───── PROVIDED DATA
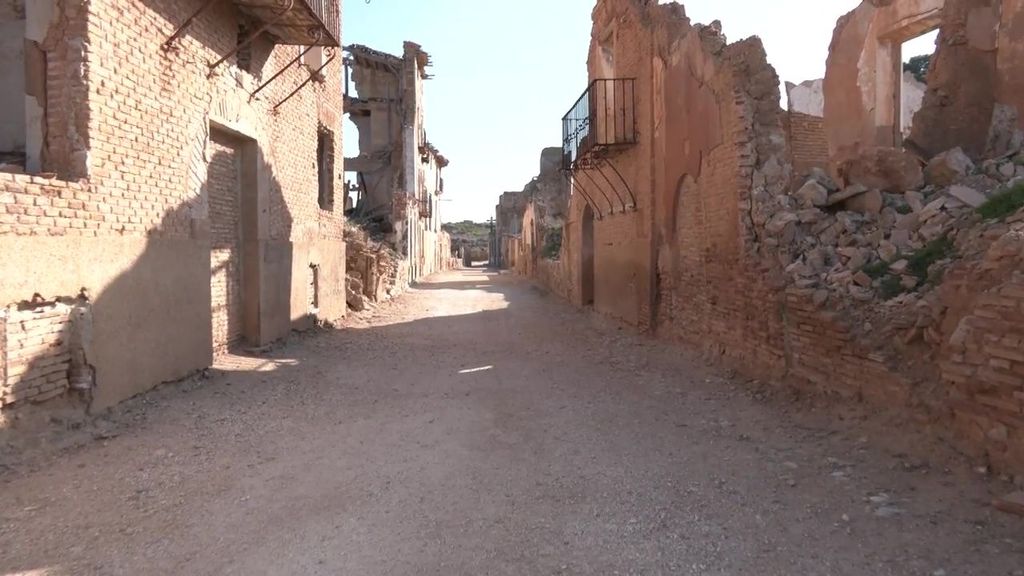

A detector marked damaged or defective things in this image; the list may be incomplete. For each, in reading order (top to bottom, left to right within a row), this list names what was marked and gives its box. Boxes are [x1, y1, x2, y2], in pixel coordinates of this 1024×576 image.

rusty metal bracket [162, 0, 218, 51]
rusty metal bracket [208, 0, 294, 76]
rusty metal bracket [248, 29, 320, 100]
rusty metal bracket [272, 48, 336, 111]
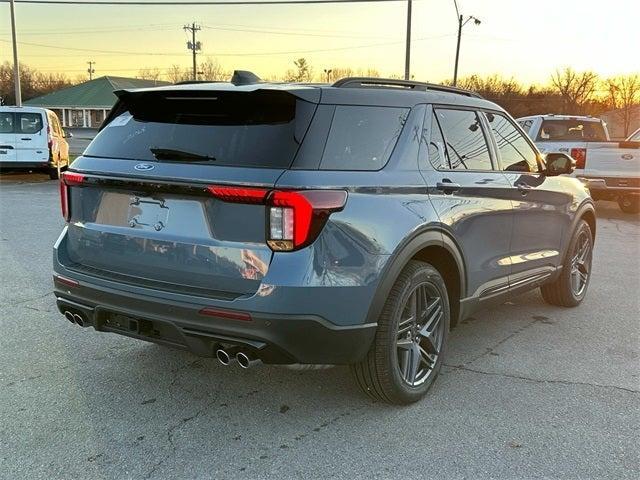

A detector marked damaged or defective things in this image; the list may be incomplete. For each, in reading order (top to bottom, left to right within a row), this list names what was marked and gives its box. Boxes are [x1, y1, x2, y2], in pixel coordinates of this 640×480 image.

crack in asphalt [444, 366, 640, 396]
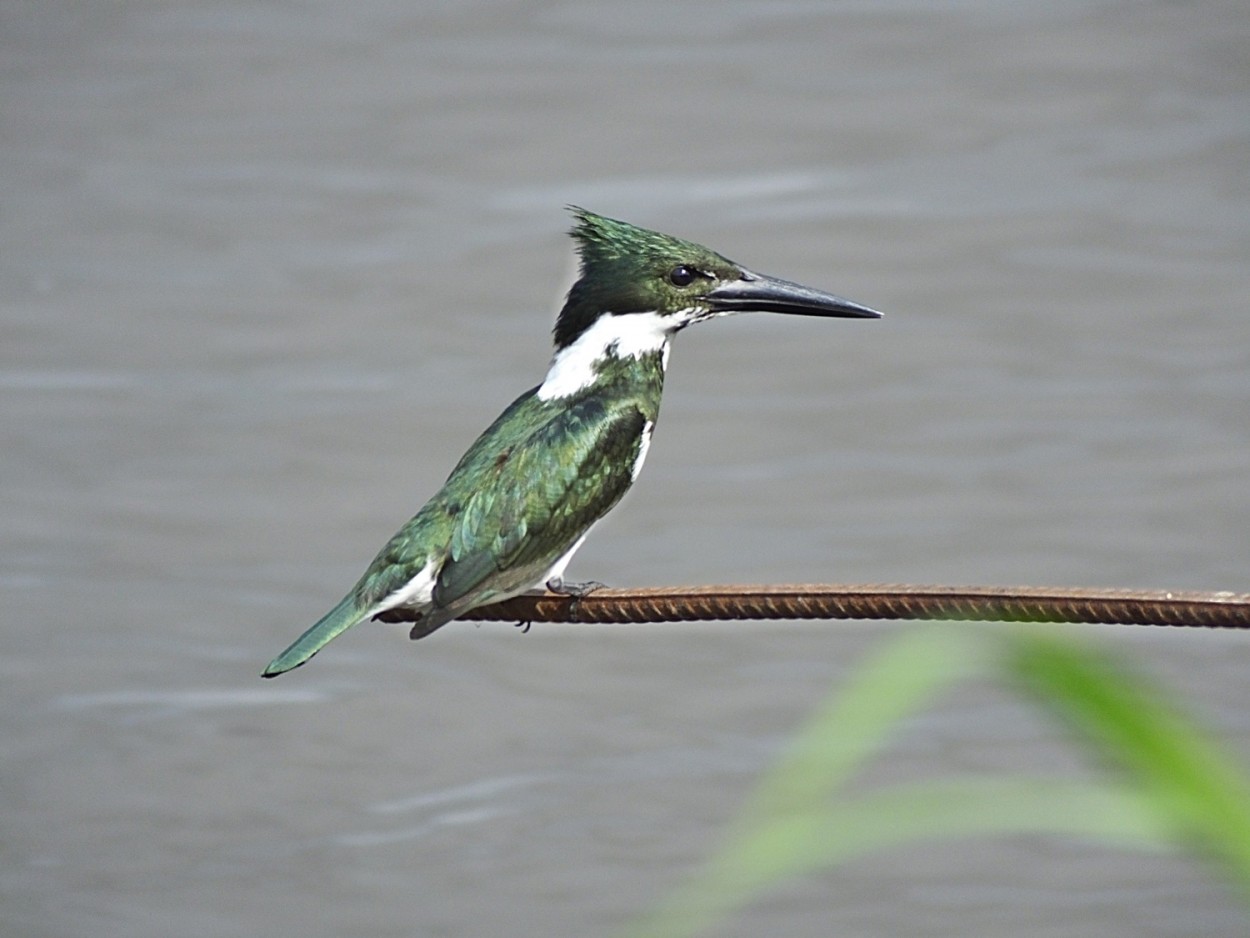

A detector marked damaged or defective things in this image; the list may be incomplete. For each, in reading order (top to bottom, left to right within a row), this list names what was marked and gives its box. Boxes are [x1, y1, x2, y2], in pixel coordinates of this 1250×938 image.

rusty metal rebar [427, 585, 1250, 635]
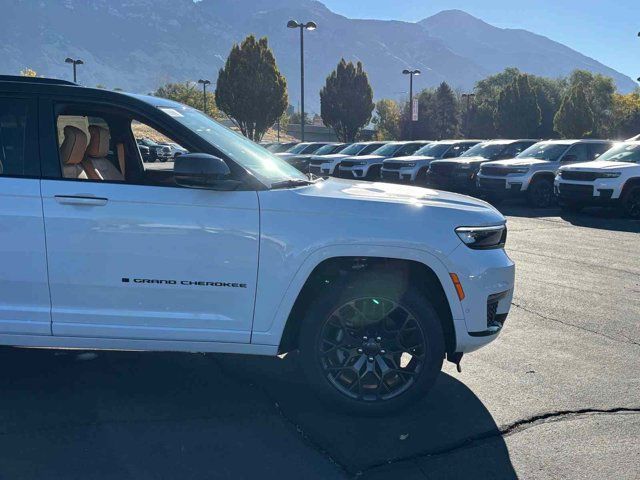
──────────
- EXERCISE TASK
Write out all the rows above word for word, leaving out the pictures.

- THE RESPONSE
A detector marked damaged or defective things in this image; the list may be incomplete. For each, in reading order (top to bottom, left to right within a row), this list names what was marked and gives its box. Boxes are [x1, y1, x2, y2], in pixel coordinates of this 1024×576 image.

rusty metal bracket [162, 0, 218, 51]
rusty metal bracket [208, 0, 294, 76]
rusty metal bracket [248, 29, 320, 100]
rusty metal bracket [272, 48, 336, 111]

A detector marked damaged or defective things in this image; the list may be incomplete. For each, in reading order (top to bottom, left to right within a row), this list names what was marked and gives its box. Boxes are [x1, y1, x2, y2], in pixel coordinates of this 640×480 image.

crack in asphalt [444, 366, 640, 396]

A detector marked damaged or defective things in this image; the list may be incomplete. For each, in reading order (top to bottom, left to right within a row), this list names what was marked and gives its box. Boxes are [x1, y1, x2, y2], in pixel coordinates of this 1250×938 image.

rusty metal rebar [427, 585, 1250, 635]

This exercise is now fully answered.